Segment Start: Dataset records
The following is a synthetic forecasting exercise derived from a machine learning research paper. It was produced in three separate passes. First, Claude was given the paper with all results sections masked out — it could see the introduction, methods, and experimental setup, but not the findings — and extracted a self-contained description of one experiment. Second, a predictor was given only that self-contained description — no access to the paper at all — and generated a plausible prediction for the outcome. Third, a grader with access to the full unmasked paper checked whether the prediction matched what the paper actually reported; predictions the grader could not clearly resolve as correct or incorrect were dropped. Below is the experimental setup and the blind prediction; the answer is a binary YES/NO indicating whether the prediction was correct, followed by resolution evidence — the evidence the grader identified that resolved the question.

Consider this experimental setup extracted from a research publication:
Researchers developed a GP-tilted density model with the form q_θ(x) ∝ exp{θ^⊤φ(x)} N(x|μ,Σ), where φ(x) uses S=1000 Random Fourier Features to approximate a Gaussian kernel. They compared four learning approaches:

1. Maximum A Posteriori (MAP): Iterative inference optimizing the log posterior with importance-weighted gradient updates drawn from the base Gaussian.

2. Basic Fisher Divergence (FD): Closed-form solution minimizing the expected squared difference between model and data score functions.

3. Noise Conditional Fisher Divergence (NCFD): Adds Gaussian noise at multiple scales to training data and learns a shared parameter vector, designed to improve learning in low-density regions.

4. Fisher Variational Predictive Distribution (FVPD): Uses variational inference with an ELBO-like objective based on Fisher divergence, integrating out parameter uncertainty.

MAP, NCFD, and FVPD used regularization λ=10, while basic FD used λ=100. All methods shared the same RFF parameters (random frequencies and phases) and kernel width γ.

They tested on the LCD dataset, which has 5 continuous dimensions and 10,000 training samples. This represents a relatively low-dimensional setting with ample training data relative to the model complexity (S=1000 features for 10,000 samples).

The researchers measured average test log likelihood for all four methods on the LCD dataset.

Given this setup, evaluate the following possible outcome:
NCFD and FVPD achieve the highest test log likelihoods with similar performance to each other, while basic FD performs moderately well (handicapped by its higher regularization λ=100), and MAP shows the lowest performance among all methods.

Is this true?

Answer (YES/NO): NO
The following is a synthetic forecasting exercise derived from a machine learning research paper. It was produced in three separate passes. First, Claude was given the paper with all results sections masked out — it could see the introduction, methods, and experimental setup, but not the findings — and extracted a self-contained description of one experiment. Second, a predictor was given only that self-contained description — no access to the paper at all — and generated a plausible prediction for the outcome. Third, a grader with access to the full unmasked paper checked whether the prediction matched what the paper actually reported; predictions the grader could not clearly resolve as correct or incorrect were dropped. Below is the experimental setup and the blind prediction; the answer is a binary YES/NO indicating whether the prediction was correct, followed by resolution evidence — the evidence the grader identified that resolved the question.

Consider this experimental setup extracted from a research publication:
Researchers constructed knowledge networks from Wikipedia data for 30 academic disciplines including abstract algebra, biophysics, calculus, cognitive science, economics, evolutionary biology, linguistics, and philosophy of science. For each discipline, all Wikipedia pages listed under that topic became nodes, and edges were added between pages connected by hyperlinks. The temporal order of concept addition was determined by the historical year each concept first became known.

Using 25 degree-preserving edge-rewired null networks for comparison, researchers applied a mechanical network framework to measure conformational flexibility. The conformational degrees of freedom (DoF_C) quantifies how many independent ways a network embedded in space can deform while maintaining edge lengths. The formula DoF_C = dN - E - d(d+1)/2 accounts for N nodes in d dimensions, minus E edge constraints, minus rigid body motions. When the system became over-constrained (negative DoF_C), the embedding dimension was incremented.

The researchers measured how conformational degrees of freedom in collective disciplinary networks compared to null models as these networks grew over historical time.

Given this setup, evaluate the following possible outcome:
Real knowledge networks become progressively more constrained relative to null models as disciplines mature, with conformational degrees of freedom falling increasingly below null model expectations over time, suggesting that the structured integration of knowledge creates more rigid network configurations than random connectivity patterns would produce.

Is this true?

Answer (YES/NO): NO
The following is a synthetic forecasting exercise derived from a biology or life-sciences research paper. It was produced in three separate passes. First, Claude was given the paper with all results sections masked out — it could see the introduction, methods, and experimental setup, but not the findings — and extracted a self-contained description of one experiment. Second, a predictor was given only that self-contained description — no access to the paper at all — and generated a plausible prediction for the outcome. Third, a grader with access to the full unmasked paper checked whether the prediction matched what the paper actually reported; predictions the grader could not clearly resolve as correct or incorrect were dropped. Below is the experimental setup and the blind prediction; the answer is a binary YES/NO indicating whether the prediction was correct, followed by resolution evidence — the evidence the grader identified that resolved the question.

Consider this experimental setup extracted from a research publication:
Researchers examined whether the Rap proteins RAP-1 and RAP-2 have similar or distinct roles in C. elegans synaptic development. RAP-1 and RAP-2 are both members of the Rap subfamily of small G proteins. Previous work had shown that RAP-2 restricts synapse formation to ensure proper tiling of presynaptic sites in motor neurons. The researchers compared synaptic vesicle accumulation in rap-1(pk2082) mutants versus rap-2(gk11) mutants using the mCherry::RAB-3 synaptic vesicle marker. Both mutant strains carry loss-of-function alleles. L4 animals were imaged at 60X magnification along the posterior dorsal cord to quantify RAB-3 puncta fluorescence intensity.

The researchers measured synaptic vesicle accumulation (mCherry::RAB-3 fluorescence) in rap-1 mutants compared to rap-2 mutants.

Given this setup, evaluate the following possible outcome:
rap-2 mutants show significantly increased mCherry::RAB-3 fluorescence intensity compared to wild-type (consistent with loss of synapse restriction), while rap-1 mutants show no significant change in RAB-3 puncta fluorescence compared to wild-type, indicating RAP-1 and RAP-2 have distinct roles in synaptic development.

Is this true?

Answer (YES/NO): NO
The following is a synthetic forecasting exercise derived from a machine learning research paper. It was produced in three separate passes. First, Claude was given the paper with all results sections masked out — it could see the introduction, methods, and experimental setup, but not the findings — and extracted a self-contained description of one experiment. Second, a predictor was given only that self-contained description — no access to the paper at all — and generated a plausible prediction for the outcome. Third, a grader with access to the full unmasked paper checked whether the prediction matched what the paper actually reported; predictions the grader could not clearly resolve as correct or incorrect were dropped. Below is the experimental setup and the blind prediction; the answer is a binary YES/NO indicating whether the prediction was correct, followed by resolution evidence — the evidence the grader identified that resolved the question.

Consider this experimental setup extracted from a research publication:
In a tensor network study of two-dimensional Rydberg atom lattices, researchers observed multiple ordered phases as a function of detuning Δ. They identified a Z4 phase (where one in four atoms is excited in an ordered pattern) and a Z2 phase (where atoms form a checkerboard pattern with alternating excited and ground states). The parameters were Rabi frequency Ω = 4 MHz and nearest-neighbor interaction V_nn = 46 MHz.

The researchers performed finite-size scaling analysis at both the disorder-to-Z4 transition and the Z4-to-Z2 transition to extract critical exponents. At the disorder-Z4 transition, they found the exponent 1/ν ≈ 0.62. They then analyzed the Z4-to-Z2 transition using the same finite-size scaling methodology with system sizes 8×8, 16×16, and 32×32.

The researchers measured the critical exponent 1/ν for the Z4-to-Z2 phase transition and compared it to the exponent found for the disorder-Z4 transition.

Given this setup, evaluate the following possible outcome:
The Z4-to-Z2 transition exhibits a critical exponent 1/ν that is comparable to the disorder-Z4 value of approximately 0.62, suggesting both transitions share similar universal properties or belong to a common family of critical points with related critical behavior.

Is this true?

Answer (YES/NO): YES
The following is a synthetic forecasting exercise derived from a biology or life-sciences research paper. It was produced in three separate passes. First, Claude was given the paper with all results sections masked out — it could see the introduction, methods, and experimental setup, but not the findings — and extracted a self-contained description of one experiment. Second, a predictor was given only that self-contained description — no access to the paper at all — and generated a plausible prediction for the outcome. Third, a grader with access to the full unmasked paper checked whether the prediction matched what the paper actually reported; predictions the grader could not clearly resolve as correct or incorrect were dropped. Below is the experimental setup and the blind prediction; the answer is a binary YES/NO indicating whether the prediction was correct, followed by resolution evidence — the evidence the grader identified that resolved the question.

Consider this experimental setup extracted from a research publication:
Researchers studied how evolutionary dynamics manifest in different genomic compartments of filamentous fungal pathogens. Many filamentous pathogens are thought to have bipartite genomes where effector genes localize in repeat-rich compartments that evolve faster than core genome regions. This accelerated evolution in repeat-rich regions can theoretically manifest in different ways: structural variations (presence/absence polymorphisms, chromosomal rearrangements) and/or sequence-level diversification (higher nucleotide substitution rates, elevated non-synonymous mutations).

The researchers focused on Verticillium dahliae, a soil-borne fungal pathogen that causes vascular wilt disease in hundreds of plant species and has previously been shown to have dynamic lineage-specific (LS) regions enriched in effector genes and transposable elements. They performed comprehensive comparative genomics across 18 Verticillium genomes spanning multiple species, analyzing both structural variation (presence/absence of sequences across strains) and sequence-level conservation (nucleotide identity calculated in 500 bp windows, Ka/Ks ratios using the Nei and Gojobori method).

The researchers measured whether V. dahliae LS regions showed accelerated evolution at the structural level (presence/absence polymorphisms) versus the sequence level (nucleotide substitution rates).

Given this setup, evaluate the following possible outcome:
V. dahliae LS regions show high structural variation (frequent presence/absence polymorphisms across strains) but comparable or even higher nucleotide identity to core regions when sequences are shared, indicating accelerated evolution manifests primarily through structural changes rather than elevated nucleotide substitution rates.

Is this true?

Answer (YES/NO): YES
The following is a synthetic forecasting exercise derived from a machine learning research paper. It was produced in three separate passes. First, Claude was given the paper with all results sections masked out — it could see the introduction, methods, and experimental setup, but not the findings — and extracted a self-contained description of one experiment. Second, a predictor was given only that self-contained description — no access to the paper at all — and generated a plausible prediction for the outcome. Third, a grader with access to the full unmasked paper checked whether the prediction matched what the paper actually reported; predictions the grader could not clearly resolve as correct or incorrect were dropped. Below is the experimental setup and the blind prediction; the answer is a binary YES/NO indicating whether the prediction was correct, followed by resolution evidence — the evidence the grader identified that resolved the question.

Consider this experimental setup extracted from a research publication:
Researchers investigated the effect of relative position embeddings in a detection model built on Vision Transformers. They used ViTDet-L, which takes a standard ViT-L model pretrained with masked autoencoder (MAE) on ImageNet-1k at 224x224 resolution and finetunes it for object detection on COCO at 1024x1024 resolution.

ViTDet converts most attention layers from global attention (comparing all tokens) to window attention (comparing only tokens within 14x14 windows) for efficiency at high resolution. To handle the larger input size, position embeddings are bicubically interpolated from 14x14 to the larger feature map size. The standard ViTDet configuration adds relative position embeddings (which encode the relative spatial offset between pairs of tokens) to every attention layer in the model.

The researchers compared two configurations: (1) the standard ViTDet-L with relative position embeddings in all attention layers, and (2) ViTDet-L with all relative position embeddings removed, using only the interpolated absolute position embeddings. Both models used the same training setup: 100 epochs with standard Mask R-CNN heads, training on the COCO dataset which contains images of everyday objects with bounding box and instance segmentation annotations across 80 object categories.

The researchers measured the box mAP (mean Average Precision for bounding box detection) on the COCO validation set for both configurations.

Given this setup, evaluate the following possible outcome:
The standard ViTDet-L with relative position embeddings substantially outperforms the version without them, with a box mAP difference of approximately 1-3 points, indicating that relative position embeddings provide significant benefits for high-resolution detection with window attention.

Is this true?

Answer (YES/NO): NO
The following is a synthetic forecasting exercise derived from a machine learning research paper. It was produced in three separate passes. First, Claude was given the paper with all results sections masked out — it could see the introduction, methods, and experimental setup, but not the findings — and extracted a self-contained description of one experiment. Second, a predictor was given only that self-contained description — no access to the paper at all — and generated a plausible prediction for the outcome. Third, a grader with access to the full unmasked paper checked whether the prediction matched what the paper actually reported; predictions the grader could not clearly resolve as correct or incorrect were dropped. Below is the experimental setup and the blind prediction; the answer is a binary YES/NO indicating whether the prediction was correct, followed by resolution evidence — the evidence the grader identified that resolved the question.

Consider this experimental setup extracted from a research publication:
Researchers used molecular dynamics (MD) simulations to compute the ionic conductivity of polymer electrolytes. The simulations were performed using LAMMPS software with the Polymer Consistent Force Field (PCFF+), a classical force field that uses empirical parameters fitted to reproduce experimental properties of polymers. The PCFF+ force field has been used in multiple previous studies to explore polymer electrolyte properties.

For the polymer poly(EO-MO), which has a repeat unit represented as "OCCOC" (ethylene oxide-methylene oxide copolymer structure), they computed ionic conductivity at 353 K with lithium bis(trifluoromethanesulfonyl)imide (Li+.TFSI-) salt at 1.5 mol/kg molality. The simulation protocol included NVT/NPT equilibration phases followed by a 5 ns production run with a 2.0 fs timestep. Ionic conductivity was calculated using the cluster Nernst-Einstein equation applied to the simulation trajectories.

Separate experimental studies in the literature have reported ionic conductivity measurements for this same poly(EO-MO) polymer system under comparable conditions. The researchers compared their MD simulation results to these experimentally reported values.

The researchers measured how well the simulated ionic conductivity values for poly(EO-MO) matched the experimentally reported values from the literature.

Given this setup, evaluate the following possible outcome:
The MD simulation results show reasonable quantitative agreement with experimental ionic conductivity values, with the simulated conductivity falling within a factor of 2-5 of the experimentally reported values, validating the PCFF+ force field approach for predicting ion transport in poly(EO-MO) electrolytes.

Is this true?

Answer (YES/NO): NO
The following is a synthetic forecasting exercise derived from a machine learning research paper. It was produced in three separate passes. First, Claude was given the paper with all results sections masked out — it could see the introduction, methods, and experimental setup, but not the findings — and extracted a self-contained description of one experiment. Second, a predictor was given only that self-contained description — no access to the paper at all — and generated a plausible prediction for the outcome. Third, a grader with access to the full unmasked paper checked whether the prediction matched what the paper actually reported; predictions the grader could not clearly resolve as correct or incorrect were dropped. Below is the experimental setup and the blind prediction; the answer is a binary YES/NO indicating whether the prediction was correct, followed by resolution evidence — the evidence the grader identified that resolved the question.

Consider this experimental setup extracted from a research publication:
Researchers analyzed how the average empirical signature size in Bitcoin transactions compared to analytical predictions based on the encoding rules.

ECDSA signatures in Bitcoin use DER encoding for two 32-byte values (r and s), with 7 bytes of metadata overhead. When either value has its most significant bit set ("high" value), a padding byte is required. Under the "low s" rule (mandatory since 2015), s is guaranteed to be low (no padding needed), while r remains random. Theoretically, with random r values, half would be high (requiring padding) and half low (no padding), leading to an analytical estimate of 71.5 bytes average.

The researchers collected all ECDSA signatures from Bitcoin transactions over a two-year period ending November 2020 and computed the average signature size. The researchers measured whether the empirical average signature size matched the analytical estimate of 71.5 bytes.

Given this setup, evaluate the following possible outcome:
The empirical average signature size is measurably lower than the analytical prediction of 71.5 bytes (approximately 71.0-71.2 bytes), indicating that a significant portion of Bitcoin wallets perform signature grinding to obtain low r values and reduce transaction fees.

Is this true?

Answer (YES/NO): NO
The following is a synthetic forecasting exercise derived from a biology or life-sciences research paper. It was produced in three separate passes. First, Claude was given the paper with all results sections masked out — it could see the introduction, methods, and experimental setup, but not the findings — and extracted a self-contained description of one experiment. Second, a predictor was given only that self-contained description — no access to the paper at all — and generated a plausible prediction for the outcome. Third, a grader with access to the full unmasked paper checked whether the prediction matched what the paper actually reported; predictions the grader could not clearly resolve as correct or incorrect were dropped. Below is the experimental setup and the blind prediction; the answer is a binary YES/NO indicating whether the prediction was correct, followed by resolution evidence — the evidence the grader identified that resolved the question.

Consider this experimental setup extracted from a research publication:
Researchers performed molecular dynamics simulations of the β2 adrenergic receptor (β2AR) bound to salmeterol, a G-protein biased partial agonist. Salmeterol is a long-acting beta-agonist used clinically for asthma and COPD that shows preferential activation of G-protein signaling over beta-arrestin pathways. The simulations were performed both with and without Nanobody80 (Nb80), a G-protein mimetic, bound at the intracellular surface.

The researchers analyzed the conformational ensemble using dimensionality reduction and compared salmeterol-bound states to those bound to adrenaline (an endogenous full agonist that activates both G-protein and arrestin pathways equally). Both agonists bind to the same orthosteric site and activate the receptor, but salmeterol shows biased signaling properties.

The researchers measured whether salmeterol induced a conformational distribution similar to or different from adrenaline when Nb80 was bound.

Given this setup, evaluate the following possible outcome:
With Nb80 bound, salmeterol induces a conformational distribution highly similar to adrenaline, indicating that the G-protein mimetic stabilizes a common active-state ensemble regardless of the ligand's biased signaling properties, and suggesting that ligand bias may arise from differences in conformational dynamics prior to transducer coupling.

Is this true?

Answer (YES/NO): NO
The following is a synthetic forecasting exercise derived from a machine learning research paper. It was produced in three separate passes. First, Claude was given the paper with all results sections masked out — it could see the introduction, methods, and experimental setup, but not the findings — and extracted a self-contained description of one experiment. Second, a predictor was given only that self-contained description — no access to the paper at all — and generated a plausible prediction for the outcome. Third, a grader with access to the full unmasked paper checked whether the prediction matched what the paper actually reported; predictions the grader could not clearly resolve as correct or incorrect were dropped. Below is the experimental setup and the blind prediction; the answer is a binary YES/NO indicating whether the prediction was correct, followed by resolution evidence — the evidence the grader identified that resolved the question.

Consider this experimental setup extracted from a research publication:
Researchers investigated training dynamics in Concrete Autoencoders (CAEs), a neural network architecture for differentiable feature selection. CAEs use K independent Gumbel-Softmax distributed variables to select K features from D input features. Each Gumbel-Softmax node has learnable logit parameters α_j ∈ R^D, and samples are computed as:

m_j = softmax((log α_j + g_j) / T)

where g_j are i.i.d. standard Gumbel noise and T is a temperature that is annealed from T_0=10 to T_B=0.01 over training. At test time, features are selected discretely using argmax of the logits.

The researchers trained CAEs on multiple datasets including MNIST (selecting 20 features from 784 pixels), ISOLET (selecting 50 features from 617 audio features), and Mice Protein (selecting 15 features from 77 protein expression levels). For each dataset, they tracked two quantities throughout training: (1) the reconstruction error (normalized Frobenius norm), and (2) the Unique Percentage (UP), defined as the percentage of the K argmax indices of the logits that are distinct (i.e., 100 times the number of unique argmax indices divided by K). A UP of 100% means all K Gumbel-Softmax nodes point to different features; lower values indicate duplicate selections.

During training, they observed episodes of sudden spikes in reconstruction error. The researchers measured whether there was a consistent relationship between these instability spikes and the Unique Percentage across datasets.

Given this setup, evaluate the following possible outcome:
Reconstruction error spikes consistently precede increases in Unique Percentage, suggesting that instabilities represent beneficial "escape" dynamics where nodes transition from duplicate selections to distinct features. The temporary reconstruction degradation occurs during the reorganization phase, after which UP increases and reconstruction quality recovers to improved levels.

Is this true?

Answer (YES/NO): NO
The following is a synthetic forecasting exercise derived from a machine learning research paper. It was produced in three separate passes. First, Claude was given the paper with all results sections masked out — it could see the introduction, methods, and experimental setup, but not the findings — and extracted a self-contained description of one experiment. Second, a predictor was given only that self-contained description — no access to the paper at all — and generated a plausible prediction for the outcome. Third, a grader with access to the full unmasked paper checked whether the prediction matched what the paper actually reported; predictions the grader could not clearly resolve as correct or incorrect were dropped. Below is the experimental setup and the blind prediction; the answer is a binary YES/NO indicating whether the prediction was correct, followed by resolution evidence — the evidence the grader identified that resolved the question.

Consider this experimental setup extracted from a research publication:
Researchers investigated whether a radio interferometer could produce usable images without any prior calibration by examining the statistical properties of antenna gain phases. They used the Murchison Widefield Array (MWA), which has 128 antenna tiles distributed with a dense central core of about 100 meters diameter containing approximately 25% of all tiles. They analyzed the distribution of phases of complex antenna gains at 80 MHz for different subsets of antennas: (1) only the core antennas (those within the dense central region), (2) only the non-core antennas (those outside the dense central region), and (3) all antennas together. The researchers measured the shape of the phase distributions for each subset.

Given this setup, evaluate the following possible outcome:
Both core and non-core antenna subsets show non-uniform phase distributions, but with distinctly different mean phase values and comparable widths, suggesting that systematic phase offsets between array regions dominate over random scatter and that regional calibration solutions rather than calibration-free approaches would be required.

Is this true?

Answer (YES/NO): NO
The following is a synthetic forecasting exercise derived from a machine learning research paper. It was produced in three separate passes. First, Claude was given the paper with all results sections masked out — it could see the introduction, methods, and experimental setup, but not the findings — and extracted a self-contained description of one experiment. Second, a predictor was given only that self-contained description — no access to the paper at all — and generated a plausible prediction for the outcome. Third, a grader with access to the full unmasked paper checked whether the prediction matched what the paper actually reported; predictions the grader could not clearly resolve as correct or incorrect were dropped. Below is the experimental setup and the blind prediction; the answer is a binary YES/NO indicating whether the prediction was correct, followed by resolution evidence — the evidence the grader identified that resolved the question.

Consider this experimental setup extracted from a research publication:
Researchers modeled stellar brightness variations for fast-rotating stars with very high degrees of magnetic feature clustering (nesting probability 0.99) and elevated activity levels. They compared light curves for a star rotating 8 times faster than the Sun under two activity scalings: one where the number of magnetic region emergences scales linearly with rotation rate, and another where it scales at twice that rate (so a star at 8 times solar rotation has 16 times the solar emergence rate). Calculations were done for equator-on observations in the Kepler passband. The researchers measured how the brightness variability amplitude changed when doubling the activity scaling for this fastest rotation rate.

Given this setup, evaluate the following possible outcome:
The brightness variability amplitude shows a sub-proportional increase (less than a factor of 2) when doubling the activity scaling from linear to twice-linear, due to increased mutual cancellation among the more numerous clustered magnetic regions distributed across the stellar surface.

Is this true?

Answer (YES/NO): NO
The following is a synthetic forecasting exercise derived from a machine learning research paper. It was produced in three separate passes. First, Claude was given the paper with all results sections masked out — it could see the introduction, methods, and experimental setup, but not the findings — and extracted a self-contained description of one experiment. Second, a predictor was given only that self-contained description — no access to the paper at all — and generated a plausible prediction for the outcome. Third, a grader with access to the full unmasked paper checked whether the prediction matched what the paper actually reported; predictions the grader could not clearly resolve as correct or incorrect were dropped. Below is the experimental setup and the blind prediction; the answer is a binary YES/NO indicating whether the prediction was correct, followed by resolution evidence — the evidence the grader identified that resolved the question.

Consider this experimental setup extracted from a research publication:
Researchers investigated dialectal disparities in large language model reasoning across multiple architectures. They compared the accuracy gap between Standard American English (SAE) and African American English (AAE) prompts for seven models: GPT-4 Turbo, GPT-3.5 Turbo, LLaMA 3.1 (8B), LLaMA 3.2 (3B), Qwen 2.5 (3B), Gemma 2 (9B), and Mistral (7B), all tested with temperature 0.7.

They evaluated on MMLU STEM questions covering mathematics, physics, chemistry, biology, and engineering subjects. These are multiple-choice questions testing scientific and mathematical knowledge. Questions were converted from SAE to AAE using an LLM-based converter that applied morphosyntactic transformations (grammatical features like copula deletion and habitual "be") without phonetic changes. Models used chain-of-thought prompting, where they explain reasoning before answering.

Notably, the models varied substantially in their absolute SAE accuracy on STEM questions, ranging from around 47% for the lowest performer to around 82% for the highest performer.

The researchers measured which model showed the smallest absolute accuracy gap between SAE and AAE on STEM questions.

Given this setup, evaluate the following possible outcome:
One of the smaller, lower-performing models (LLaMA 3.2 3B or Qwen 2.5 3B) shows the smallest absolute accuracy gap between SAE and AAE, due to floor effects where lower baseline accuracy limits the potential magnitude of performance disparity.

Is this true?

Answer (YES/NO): NO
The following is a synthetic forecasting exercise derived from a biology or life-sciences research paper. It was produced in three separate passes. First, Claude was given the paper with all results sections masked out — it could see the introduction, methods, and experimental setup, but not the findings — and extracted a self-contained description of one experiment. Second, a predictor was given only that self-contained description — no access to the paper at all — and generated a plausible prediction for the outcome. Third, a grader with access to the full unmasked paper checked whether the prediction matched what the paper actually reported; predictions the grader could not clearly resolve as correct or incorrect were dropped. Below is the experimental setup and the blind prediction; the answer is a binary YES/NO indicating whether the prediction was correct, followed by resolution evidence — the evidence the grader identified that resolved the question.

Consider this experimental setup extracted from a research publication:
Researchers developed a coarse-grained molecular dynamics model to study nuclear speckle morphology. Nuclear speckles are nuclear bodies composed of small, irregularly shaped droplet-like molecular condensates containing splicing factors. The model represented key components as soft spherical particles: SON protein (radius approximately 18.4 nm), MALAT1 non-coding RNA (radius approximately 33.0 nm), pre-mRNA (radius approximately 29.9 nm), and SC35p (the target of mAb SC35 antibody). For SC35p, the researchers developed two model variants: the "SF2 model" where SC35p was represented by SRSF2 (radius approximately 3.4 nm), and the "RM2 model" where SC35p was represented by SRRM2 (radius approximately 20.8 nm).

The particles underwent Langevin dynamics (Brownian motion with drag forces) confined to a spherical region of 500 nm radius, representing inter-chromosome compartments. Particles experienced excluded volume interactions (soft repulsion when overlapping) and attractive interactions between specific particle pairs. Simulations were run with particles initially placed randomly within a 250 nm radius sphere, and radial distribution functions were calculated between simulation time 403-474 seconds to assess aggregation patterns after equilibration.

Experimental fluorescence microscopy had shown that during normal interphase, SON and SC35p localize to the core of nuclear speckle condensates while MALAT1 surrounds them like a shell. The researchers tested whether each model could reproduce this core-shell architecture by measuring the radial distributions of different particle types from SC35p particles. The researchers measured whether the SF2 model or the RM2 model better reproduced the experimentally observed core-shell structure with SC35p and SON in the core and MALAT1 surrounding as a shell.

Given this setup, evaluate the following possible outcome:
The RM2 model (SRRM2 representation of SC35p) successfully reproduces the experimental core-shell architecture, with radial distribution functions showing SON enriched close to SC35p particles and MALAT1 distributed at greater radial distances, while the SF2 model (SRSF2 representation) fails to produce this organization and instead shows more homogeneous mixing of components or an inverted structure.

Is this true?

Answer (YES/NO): YES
Segment End: Dataset records
* [Task]:
Please give back, exactly as it stands above, the stretch from the line with "Researchers used molecular" through the line with "Separate experimental studies", and no line outside it.

* [Solution for this exercise]:
Researchers used molecular dynamics (MD) simulations to compute the ionic conductivity of polymer electrolytes. The simulations were performed using LAMMPS software with the Polymer Consistent Force Field (PCFF+), a classical force field that uses empirical parameters fitted to reproduce experimental properties of polymers. The PCFF+ force field has been used in multiple previous studies to explore polymer electrolyte properties.

For the polymer poly(EO-MO), which has a repeat unit represented as "OCCOC" (ethylene oxide-methylene oxide copolymer structure), they computed ionic conductivity at 353 K with lithium bis(trifluoromethanesulfonyl)imide (Li+.TFSI-) salt at 1.5 mol/kg molality. The simulation protocol included NVT/NPT equilibration phases followed by a 5 ns production run with a 2.0 fs timestep. Ionic conductivity was calculated using the cluster Nernst-Einstein equation applied to the simulation trajectories.

Separate experimental studies in the literature have reported ionic conductivity measurements for this same poly(EO-MO) polymer system under comparable conditions. The researchers compared their MD simulation results to these experimentally reported values.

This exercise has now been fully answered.